A freewheel or overrunning clutch is a device in a transmission that disengages the driveshaft from the driven shaft when the driven shaft rotates faster than the driveshaft. An overdrive is sometimes mistakenly called a freewheel, but is otherwise unrelated.

The condition of a driven shaft spinning faster than its driveshaft exists in most chain-driven bicycles when the rider stops pedaling. In a specialized fixed-gear bicycle (that lacks a freewheel) the rear wheel drives the pedals around.

An opposite condition exists in an automobile with a manual transmission going downhill, or any situation where the driver takes their foot off the gas pedal (closing the throttle) but the clutch is left out (and the transmission remains engaged). Instead of the engine driving the wheels (through the transmission), the wheels will drive the engine, possibly at a higher RPM. Pure freewheeling in an automobile is pushing the clutch in and releasing the throttle, disengaging the connection between the engine and transmission and allowing the engine to idle while the wheels turn at whatever pace gravity and momentum propel them.

In a two-stroke engine, this can be catastrophic—as many two stroke engines depend on a fuel/oil mixture for lubrication, a shortage of fuel to the engine starves oil from the cylinders, and the pistons can soon seize, causing extensive damage. Saab used a freewheel system in their two-stroke models for this reason and maintained it in the Saab 96 V4 and early Saab 99 for better fuel efficiency.

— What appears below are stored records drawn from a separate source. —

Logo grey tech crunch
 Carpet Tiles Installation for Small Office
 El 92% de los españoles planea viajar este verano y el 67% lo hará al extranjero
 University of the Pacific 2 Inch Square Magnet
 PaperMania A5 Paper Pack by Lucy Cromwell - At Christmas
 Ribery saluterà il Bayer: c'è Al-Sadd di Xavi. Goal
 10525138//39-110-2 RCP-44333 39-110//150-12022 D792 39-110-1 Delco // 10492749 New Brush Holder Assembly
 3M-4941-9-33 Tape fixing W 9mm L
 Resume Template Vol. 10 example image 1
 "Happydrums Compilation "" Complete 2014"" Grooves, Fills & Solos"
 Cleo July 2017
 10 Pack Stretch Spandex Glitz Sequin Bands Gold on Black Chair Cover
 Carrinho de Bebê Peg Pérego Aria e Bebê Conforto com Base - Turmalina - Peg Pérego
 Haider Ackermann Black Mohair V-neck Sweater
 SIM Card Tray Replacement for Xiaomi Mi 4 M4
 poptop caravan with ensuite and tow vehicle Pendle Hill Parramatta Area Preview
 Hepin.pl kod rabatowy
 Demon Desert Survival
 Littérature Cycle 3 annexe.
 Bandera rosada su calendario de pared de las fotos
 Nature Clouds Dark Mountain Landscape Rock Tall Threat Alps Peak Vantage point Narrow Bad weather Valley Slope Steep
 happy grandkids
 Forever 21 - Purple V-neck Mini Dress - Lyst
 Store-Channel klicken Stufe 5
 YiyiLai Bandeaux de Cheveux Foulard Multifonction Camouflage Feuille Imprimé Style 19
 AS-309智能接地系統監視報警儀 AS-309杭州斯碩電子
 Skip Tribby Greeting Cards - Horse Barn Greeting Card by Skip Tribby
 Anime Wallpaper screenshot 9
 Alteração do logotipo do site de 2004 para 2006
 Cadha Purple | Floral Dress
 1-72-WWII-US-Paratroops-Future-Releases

The simplest freewheel device consists of two saw-toothed, spring-loaded discs pressing against each other axially with the toothed sides together, like a ratchet but with the usual stationary part also rotating. Rotating in one direction, the saw teeth of the drive disc lock with the teeth of the driven disc, making it rotate at the same speed. If the drive disc slows down or stops rotating, the teeth of the driven disc slip over the drive disc teeth and continue rotating, producing a characteristic clicking sound proportionate to the speed difference of the driven gear relative to that of the (slower) driving gear.

A more sophisticated and rugged design has spring-loaded steel rollers inside a driven cylinder. Rotating in one direction, the rollers lock with the cylinder making it rotate in unison. Rotating slower, or in the other direction, the steel rollers just slip inside the cylinder.

Bicycles use freewheels to allow the cyclist to coast without pedaling. Rotating either the wheel or cassette in the direction that produces the clicking sound causes the pawl to easily slide up and over the gently sloped edges of the teeth. This process is sometimes informally referred to as "slipping." In this scenario, the cassette rotates independently of the rear wheel. When the cyclist stops pedaling, the ratchet slips as the wheel continues to rotate while the cassette stops, producing the clicking noise. Consequently, a bicycle will not move in reverse if the cyclist pedals backwards. When the cassette or wheel is rotated in the opposite direction, the pawl catches against the steeper-sloped edges of the teeth, creating a lock. As the cyclist pedals forward, the cassette spins forward causing the pawl to catch against the steep slope of the teeth and drive the rear wheel in the forward direction.

Most bicycle freewheels use an internally step-toothed drum with two or more spring-loaded, hardened steel pawls to transmit the load. More pawls help spread the wear and give greater reliability although, unless the device is made to tolerances not normally found in bicycle components, simultaneous engagement of more than two pawls is rarely achieved.